Distributed sexuality

Thundercat’s Seduction Lair: High School Sexual Networking:

Interesting: There is no center in high school sexual networks?

“We went into this study believing we would find a core model, with a small group of people who are sexually active,” Moody said. “We were surprised to find a very different kind of network.”

Based on research I’ve been doing (soon, soon, it will be revealed) there is no “center” in densely networked communities. Instead there are many active nodes in a network, but each is active selectively not consistently. With teen sex, you see that the network is weakly linked but very active.

It also depends on how you frame the network you’re looking at. If you didn’t create constraints, networks would seem to go on forever. Context is the active ingredient in the human agency that defines the shape and flow of network activity. You can see from the map below that one node can be presented as a center, but that there are many centers connected by dense traffic. More on the map soon.

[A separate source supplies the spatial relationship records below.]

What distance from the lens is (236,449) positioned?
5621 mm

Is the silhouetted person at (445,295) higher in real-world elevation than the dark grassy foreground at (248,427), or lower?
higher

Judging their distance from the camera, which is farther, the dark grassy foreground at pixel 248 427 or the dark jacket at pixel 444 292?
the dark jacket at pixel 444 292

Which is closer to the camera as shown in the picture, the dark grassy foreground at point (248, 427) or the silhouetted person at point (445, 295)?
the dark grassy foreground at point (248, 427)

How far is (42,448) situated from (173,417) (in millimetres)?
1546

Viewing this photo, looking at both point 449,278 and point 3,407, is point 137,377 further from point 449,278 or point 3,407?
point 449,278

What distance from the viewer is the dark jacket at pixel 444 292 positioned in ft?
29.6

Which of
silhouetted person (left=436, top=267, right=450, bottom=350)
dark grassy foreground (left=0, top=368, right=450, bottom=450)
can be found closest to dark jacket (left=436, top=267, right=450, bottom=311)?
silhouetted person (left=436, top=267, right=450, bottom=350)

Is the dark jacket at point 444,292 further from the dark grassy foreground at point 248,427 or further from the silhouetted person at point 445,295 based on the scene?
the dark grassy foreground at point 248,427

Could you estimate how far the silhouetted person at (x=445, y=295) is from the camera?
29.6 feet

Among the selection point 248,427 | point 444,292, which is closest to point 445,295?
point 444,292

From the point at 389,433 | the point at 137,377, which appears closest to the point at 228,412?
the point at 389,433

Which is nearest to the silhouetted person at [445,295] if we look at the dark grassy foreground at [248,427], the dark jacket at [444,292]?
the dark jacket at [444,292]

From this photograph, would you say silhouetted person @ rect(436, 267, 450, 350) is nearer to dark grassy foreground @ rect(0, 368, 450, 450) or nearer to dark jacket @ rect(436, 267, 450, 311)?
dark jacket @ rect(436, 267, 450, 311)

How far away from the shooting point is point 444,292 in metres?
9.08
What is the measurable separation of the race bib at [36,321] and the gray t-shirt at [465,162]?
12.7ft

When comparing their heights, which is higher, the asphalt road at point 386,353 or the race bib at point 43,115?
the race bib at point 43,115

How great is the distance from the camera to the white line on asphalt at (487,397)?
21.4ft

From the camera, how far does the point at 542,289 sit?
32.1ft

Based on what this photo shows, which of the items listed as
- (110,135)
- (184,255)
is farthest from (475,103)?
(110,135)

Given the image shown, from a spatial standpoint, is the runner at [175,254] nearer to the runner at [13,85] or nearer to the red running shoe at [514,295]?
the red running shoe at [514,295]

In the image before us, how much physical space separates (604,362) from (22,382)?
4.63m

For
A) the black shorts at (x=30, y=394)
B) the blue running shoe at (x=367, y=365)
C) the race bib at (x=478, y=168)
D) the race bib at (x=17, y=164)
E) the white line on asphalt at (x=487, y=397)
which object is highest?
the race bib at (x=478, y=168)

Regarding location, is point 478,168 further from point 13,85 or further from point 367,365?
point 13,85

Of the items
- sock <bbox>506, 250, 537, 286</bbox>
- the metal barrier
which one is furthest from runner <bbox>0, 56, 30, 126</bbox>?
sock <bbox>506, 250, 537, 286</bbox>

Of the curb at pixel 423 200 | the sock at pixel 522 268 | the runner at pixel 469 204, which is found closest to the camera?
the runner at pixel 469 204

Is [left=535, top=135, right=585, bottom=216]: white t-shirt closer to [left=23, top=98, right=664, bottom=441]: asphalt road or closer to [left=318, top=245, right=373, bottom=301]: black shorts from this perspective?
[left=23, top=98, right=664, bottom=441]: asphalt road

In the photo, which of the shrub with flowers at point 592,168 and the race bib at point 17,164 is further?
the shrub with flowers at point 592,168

Journalism is as journalism does

Jeff Jarvis says anyone can be a journalist and I agree that anyone can, or could even before the blogosphere came along. After all, where do we think journos come from, special wombs filled with ink?

The professionalization of journalism is a problem because it has erected an arbitrary credentials-based pedestal on which a few people have been placed or attempted to climb up to themselves. With civic journalism sites, people can publish in an organized venue for information and debate about public policy or they can report the news from their own sites. The practice of objectivity and the rules of attribution, featured on last night’s The West Wing (“They aren’t a journalist,” Toby Zeigler warns before his colleague speaks to a blogger “off the record”), is another thing entirely. What bloggers and journalists have in common is the ability to write. Playing according to the special rules of the game developed between journalists and their sources is another matter that, for better and mostly worse, defines a “journalist.”

If bloggers report the news without falling prey to the elaborate dance of attribution—just saying who told them what rather than hiding sources who more often than not should be on the record behind “sources said” attribution—it would probably be a vast improvement over today’s environment, in which journalists are part of the politics they cover without acknowledging it.

Everyone can learn a lesson or two

Scott Rosenberg on Bloggercon III makes excellent points about the conversational co-evolution of personal and professional writing and reporting:

What bloggers can teach the pros:

*How to blur the line between the personal and the professional — creatively

*How to improvise in real time

*How to have a conversation with the “people formerly known as readers”

*How to be humble — you don’t know everything!

What bloggers can learn from traditional journalists:

*the value of legwork

*the nature of accountability

*The positive aspects of editing

*How to be humble — you don’t know everything!

The conference avoided the “Is blogging journalism?” trope and explored how the idea of writing and what is worth paying attention to has changed from the time when something had to be between the covers of a magazine to be legitimate.